• **Description of the task**: Write out each record below, word for word.

Data for this exercise Block Start

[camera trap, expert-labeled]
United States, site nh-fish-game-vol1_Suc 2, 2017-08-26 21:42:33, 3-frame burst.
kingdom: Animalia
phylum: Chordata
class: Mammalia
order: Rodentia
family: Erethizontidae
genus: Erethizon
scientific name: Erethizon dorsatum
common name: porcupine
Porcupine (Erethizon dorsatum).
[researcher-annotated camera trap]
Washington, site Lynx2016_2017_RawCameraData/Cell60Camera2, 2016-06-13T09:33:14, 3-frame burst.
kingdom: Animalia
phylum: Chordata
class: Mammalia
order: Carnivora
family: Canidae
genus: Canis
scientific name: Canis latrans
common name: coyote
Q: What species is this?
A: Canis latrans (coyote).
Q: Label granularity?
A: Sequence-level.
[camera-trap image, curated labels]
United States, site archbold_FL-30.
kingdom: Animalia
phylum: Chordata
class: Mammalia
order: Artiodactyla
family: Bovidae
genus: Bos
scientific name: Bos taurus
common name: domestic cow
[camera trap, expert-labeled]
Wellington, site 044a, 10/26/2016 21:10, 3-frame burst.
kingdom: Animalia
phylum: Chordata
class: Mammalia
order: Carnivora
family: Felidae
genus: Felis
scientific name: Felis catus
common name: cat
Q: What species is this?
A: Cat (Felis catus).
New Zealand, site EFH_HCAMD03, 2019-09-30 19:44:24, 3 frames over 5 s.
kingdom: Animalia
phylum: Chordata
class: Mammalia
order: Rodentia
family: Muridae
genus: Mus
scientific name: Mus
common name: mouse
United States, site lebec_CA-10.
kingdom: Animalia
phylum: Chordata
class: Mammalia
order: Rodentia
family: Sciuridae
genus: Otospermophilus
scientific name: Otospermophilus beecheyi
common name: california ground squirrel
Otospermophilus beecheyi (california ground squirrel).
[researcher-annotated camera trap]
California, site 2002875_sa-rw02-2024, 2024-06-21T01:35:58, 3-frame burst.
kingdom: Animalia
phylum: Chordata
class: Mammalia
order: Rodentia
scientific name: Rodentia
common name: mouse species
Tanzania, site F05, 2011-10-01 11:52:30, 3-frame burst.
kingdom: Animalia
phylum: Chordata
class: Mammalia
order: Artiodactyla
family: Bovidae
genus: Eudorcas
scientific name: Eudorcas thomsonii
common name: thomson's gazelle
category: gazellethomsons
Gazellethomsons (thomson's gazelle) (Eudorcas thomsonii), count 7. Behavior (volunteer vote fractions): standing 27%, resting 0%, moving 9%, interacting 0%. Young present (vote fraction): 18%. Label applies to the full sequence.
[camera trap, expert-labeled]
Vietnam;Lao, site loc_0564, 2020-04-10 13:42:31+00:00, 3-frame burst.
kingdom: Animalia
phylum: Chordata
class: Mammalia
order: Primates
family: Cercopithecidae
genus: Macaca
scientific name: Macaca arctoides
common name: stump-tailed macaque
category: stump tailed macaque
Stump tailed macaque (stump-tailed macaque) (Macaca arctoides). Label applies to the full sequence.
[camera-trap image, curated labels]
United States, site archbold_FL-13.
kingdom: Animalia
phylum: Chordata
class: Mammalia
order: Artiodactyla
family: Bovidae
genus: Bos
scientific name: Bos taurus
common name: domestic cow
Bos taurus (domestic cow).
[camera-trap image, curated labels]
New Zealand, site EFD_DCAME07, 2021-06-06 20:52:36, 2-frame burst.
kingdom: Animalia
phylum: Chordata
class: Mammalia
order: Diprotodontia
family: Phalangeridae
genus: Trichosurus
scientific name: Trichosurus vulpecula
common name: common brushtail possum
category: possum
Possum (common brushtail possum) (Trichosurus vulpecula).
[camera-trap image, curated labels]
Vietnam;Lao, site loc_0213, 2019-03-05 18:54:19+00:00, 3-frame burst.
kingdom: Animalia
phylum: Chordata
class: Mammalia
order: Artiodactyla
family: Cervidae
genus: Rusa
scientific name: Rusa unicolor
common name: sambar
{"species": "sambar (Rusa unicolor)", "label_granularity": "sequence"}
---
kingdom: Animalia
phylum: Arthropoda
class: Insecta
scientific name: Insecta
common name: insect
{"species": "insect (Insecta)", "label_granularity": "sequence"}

Data for this exercise Block End

• **Task solution**:
[camera trap, expert-labeled]
United States, site nh-fish-game-vol1_Suc 2, 2017-08-26 21:42:33, 3-frame burst.
kingdom: Animalia
phylum: Chordata
class: Mammalia
order: Rodentia
family: Erethizontidae
genus: Erethizon
scientific name: Erethizon dorsatum
common name: porcupine
Porcupine (Erethizon dorsatum).
[researcher-annotated camera trap]
Washington, site Lynx2016_2017_RawCameraData/Cell60Camera2, 2016-06-13T09:33:14, 3-frame burst.
kingdom: Animalia
phylum: Chordata
class: Mammalia
order: Carnivora
family: Canidae
genus: Canis
scientific name: Canis latrans
common name: coyote
Q: What species is this?
A: Canis latrans (coyote).
Q: Label granularity?
A: Sequence-level.
[camera-trap image, curated labels]
United States, site archbold_FL-30.
kingdom: Animalia
phylum: Chordata
class: Mammalia
order: Artiodactyla
family: Bovidae
genus: Bos
scientific name: Bos taurus
common name: domestic cow
[camera trap, expert-labeled]
Wellington, site 044a, 10/26/2016 21:10, 3-frame burst.
kingdom: Animalia
phylum: Chordata
class: Mammalia
order: Carnivora
family: Felidae
genus: Felis
scientific name: Felis catus
common name: cat
Q: What species is this?
A: Cat (Felis catus).
New Zealand, site EFH_HCAMD03, 2019-09-30 19:44:24, 3 frames over 5 s.
kingdom: Animalia
phylum: Chordata
class: Mammalia
order: Rodentia
family: Muridae
genus: Mus
scientific name: Mus
common name: mouse
United States, site lebec_CA-10.
kingdom: Animalia
phylum: Chordata
class: Mammalia
order: Rodentia
family: Sciuridae
genus: Otospermophilus
scientific name: Otospermophilus beecheyi
common name: california ground squirrel
Otospermophilus beecheyi (california ground squirrel).
[researcher-annotated camera trap]
California, site 2002875_sa-rw02-2024, 2024-06-21T01:35:58, 3-frame burst.
kingdom: Animalia
phylum: Chordata
class: Mammalia
order: Rodentia
scientific name: Rodentia
common name: mouse species
Tanzania, site F05, 2011-10-01 11:52:30, 3-frame burst.
kingdom: Animalia
phylum: Chordata
class: Mammalia
order: Artiodactyla
family: Bovidae
genus: Eudorcas
scientific name: Eudorcas thomsonii
common name: thomson's gazelle
category: gazellethomsons
Gazellethomsons (thomson's gazelle) (Eudorcas thomsonii), count 7. Behavior (volunteer vote fractions): standing 27%, resting 0%, moving 9%, interacting 0%. Young present (vote fraction): 18%. Label applies to the full sequence.
[camera trap, expert-labeled]
Vietnam;Lao, site loc_0564, 2020-04-10 13:42:31+00:00, 3-frame burst.
kingdom: Animalia
phylum: Chordata
class: Mammalia
order: Primates
family: Cercopithecidae
genus: Macaca
scientific name: Macaca arctoides
common name: stump-tailed macaque
category: stump tailed macaque
Stump tailed macaque (stump-tailed macaque) (Macaca arctoides). Label applies to the full sequence.
[camera-trap image, curated labels]
United States, site archbold_FL-13.
kingdom: Animalia
phylum: Chordata
class: Mammalia
order: Artiodactyla
family: Bovidae
genus: Bos
scientific name: Bos taurus
common name: domestic cow
Bos taurus (domestic cow).
[camera-trap image, curated labels]
New Zealand, site EFD_DCAME07, 2021-06-06 20:52:36, 2-frame burst.
kingdom: Animalia
phylum: Chordata
class: Mammalia
order: Diprotodontia
family: Phalangeridae
genus: Trichosurus
scientific name: Trichosurus vulpecula
common name: common brushtail possum
category: possum
Possum (common brushtail possum) (Trichosurus vulpecula).
[camera-trap image, curated labels]
Vietnam;Lao, site loc_0213, 2019-03-05 18:54:19+00:00, 3-frame burst.
kingdom: Animalia
phylum: Chordata
class: Mammalia
order: Artiodactyla
family: Cervidae
genus: Rusa
scientific name: Rusa unicolor
common name: sambar
{"species": "sambar (Rusa unicolor)", "label_granularity": "sequence"}
---
kingdom: Animalia
phylum: Arthropoda
class: Insecta
scientific name: Insecta
common name: insect
{"species": "insect (Insecta)", "label_granularity": "sequence"}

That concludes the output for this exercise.